# EXTRACT TO READ
------------------------------------------------------------------------

AE 21: Inference for Logistic Regression Models

Important
  • Open RStudio and create a subfolder in your AE folder called “AE-21”.

  • Go to the Canvas and locate your AE-21 assignment to get started.

  • Upload the ae-21.qmd and framingham.csv files into the folder you just created. The .qmd and PDF responses are due in Canvas. You can check the due date on the Canvas assignment.

Packages

library(tidyverse)
library(broom)
library(ggformula)
library(mosaic)
library(knitr)

heart_disease <- read_csv("framingham.csv") |>
  select(TenYearCHD, totChol, currentSmoker, BMI, BPMeds, cigsPerDay, prevalentHyp, heartRate, diabetes) |>
  drop_na()

Data: Framingham study

This data set is from an ongoing cardiovascular study on residents of the town of Framingham, Massachusetts. We want to predict if a randomly selected adult is high risk for heart disease in the next 10 years.

Response variable

  • TenYearCHD:
    • 1: Patient developed heart disease within 10 years of exam
    • 0: Patient did not develop heart disease within 10 years of exam

What are my predictor variables?

Based on your group, use the following as your predictor variables.

  • Group 1:
    • totChol: total cholesterol (mg/dL)

------------------------------------------------------------------------

Stored data entries:
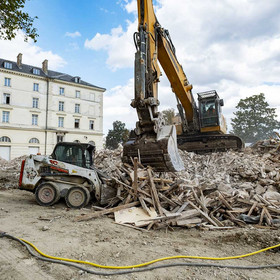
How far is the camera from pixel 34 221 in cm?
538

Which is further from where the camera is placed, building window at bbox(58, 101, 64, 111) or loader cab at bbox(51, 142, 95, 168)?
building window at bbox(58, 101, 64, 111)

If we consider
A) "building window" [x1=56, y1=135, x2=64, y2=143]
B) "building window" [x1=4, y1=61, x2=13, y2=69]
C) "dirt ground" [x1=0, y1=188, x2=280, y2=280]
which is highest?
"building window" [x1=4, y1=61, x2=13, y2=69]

------------------------------------------------------------------------

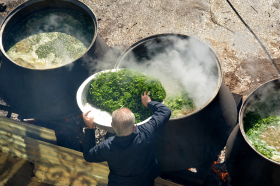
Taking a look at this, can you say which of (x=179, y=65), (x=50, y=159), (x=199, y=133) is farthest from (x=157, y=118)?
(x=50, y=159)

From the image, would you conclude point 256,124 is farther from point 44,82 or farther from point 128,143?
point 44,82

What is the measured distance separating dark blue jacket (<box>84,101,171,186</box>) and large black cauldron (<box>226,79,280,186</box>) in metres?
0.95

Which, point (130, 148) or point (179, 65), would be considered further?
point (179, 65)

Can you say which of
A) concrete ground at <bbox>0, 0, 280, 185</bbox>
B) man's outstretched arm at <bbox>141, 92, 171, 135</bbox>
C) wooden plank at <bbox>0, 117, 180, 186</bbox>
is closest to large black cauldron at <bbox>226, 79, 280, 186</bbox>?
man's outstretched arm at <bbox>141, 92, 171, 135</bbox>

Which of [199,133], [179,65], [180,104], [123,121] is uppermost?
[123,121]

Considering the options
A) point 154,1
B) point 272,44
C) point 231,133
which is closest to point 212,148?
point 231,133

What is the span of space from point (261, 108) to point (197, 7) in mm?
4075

------------------------------------------------------------------------

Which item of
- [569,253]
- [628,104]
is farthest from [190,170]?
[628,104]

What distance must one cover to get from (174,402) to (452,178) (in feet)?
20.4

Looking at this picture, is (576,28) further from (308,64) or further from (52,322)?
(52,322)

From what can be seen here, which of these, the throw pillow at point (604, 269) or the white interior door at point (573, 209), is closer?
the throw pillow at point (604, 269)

------------------------------------------------------------------------

# ASSIGNED TASK A
In the AE 21 page, retype the passage from "library(knitr)" up to and including "next 10 years.".
# ASSIGNED TASK B
In one to three sentences, explain what the AE 21 page says the Framingham study data is meant to predict.

# WORKED SOLUTION A
library(knitr)

heart_disease <- read_csv("framingham.csv") |>
  select(TenYearCHD, totChol, currentSmoker, BMI, BPMeds, cigsPerDay, prevalentHyp, heartRate, diabetes) |>
  drop_na()

Data: Framingham study

This data set is from an ongoing cardiovascular study on residents of the town of Framingham, Massachusetts. We want to predict if a randomly selected adult is high risk for heart disease in the next 10 years.

# WORKED SOLUTION B
The data is used to predict whether a randomly selected adult is at high risk for heart disease in the next 10 years. The response variable, TenYearCHD, records 1 if the patient developed heart disease within 10 years of the exam and 0 if not.